So my previous post I talked about drinking alcohol a.k.a liquid courage (this could not be more true in Finland since people are quite shy but after a few beers.....watch out!!). Even though alcohol has so many physiological, sociological and other effects and is quite a clear anesthetic there are still a lot of undetermined things about ethanol. It is understood that it can easily interdigitate due to its size into the cell membrane and change the membrane's physical properties. This could change the phase transition, the fluidity, the lipid movement, dipole potential and even affect the amount of polyunsaturated lipids (REF) at the synaptic membrane (this is over chronic ethanol ingestion). All these effects would affect the proteins where these lipids are embedded giving people slower reaction times.
One assay on how understand the effects of alcohol on the membrane is to use monolayer films with compression isotherms. A single layer film is deposited on a subphase of a trough of a known area (usually water) and the area per molecule can be calculated (this was first performed by Benjamin Franklin). Then two teflon barriers on opposite sides of the trough slowly compress changing the trough area. The area per molecule can be calculated. The surface tension and other parameters like surface potential can be recorded if available. Usually the surface tension is recorded to give a graph of surface tension vs. area per molecule. What happens when ethanol is added to this type of system?
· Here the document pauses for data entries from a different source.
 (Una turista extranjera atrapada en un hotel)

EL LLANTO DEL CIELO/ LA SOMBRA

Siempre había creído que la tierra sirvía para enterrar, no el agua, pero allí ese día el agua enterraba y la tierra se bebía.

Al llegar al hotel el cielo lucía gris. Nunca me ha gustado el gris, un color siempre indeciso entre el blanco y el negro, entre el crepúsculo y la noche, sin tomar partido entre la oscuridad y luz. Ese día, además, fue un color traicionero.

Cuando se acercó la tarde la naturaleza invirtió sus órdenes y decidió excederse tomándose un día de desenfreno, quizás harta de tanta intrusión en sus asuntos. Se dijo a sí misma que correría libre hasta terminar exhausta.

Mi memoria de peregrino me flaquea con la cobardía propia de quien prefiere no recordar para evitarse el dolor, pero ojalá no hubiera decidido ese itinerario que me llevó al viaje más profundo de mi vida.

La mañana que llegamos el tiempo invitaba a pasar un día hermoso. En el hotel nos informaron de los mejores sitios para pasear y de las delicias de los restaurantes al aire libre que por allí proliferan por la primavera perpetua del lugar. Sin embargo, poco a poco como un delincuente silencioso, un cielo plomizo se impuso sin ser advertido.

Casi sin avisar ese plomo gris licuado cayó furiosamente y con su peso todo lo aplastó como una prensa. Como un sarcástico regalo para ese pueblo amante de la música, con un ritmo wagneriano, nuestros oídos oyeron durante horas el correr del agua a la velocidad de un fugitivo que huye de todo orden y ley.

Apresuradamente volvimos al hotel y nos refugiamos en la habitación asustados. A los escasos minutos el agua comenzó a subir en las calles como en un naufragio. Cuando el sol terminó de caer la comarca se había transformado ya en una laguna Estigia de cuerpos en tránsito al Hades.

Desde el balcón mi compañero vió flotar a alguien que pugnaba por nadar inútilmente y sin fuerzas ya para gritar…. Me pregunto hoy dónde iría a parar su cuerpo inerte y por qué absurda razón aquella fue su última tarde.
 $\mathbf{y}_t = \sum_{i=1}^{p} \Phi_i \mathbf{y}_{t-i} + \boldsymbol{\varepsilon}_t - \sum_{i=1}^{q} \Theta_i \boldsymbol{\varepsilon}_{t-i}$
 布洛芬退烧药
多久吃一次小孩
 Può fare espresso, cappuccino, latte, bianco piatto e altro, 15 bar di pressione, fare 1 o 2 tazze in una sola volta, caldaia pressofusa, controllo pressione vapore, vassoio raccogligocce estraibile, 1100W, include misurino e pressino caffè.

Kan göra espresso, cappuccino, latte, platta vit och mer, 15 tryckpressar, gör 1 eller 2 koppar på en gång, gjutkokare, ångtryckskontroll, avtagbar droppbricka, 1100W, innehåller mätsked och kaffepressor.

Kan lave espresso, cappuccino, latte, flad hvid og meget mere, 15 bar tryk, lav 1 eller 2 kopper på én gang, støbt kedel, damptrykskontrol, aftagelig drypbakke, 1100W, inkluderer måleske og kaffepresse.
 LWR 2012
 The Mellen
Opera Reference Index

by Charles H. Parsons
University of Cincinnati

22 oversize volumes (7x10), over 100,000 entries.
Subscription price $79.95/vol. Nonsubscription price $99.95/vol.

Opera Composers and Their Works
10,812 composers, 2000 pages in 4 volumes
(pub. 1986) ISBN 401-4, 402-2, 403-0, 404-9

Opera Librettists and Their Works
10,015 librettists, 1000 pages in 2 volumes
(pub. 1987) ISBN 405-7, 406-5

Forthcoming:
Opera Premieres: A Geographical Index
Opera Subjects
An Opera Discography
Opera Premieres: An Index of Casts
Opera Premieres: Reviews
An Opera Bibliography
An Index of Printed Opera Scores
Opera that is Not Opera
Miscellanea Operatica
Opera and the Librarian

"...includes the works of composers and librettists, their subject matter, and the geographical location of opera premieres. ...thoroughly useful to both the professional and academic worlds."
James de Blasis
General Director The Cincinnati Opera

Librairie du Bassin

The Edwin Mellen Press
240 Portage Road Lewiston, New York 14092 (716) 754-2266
A pretty comprehensive review of alcohols and anesthetics was made by Frangopol et al. from Bulgarian (click for full pdf) uses compression isotherms. When adding a anesthetic like alcohol two things can happen either expansion or condensation of the film. It is known that alcohols that form hydrogen bonds with water molecule are thought to disrupt normal membrane function by penetrating into membrane domains and hydrophobically interacting with the membranes. Increasing the alcohol concentration thus will cause increase in membrane fluidity. When the surface tension in the compression isotherm was measured it was confirmed that this could produce condensation in the membrane. So ethanol can both penetrate the film and lower the substrate surface tension. The alcohol also affects the phase transition temperature as well. Based on the observations from the compression isotherms, calorimetry and some other experiments, the partitioning of alcohol into lipid membranes is governed by three major forces: (i) hydrophobic repulsion between alcohol and water (strongly favoring membrane partitioning); (ii) a much weaker attraction of the polar group of the alcohol to the head group of the lipids, and (iii) a weak repulsive effect due to the intercalation of the alcohol acyl group into the lipid bilayer.
It is a subject of much debate as to whether ethanol and anesthetics just affect the membrane and change the membrane proteins (embedded in the membrane) or whether ethanol and anesthetics disrupt the proteins directly. The lipophilicity of ethanol and anesthetics as well as the very fast action of them makes me think more of the former being the more likely theory but it does not exclude the possibility for specific receptors.
PS1 One way to relieve some of these symptoms is to eat fatty foods (or just don't drink). This is one reason why eating a big burger after a night of binge drinking might help you literally squeeze the ethanol out of the membranes so you can excrete it.
PS2 An interesting fact about redheads is that they need more anesthetic than others due to a defects in the melanocortin-1 receptor gene (MC1R) which also gives leads to the phenotype of redhair. This gene MC1R gene may be involved with complex neuromodulatory regulation within the central nervous system and it is not quite clear as to whether a specific anesthetic attaches to it.